Exercise brief - Reproduce the listing below as it stands. Leave out each image.

Recorded information -
*** Block opens ***

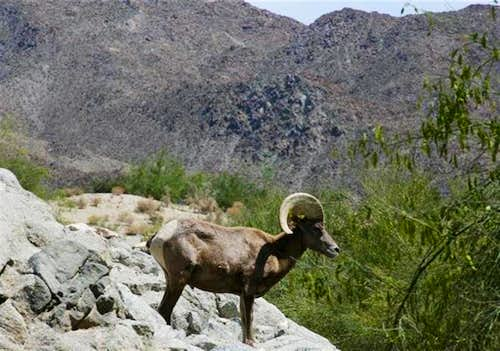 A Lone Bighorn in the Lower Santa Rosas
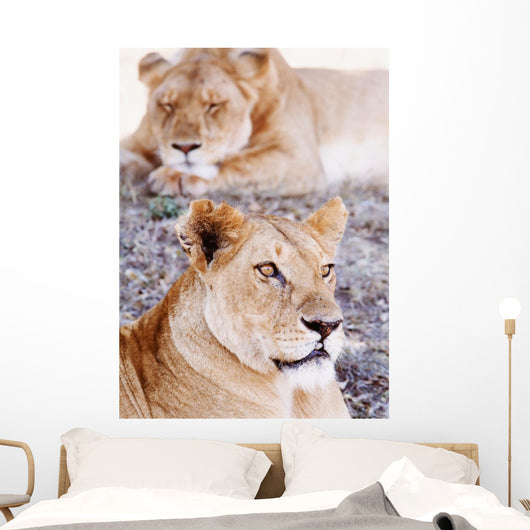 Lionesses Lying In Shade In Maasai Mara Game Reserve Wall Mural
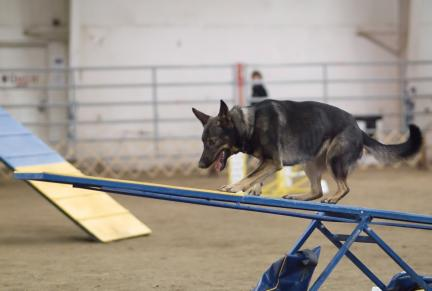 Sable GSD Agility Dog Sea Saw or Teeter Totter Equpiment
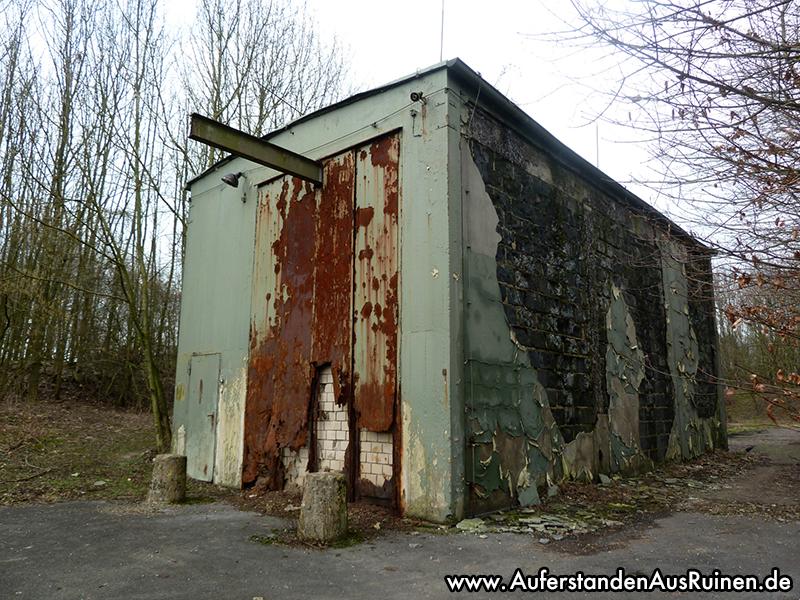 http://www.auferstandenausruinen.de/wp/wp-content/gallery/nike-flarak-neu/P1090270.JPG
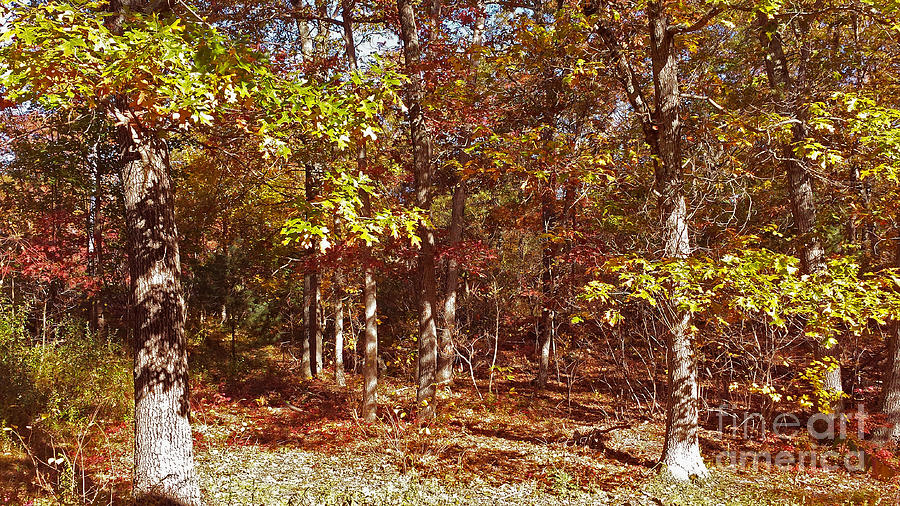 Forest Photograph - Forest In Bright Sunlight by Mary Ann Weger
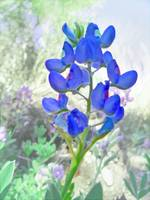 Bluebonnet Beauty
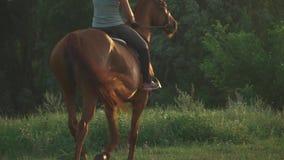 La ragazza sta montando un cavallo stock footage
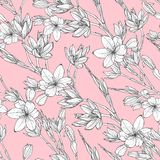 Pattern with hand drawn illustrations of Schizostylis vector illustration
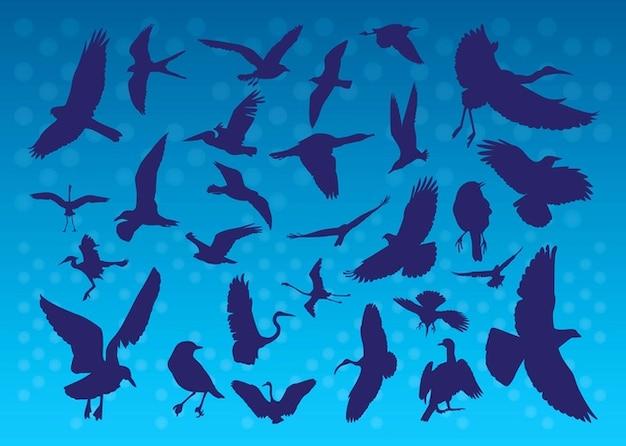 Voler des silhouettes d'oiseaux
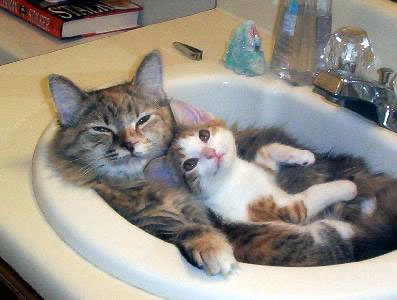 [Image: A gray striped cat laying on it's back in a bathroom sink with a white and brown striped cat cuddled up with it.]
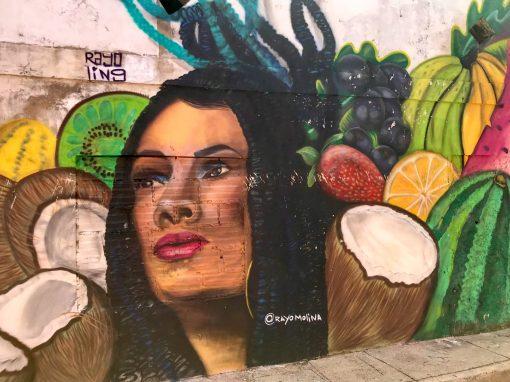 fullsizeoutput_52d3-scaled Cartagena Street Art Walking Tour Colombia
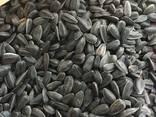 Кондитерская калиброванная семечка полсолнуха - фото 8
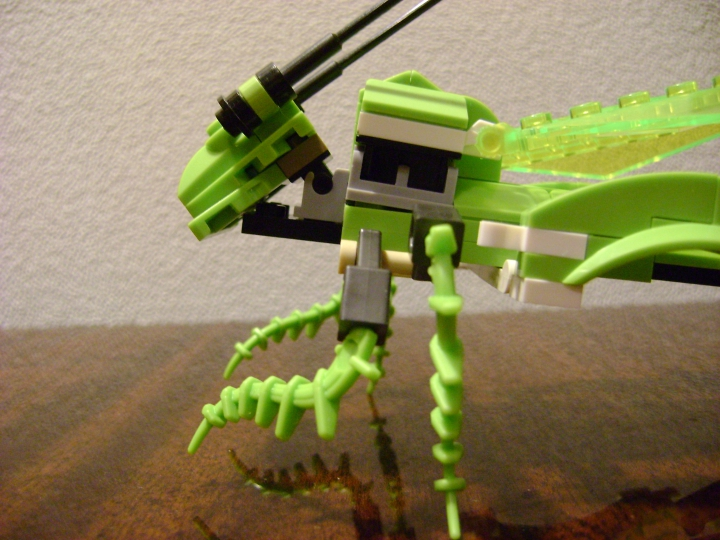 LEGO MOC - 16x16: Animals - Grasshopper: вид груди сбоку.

*** Block closes ***

Your solution -
 A Lone Bighorn in the Lower Santa Rosas
 Lionesses Lying In Shade In Maasai Mara Game Reserve Wall Mural
 Sable GSD Agility Dog Sea Saw or Teeter Totter Equpiment
 http://www.auferstandenausruinen.de/wp/wp-content/gallery/nike-flarak-neu/P1090270.JPG
 Forest Photograph - Forest In Bright Sunlight by Mary Ann Weger
 Bluebonnet Beauty
 La ragazza sta montando un cavallo stock footage
 Pattern with hand drawn illustrations of Schizostylis vector illustration
 Voler des silhouettes d'oiseaux
 [Image: A gray striped cat laying on it's back in a bathroom sink with a white and brown striped cat cuddled up with it.]
 fullsizeoutput_52d3-scaled Cartagena Street Art Walking Tour Colombia
 Кондитерская калиброванная семечка полсолнуха - фото 8
 LEGO MOC - 16x16: Animals - Grasshopper: вид груди сбоку.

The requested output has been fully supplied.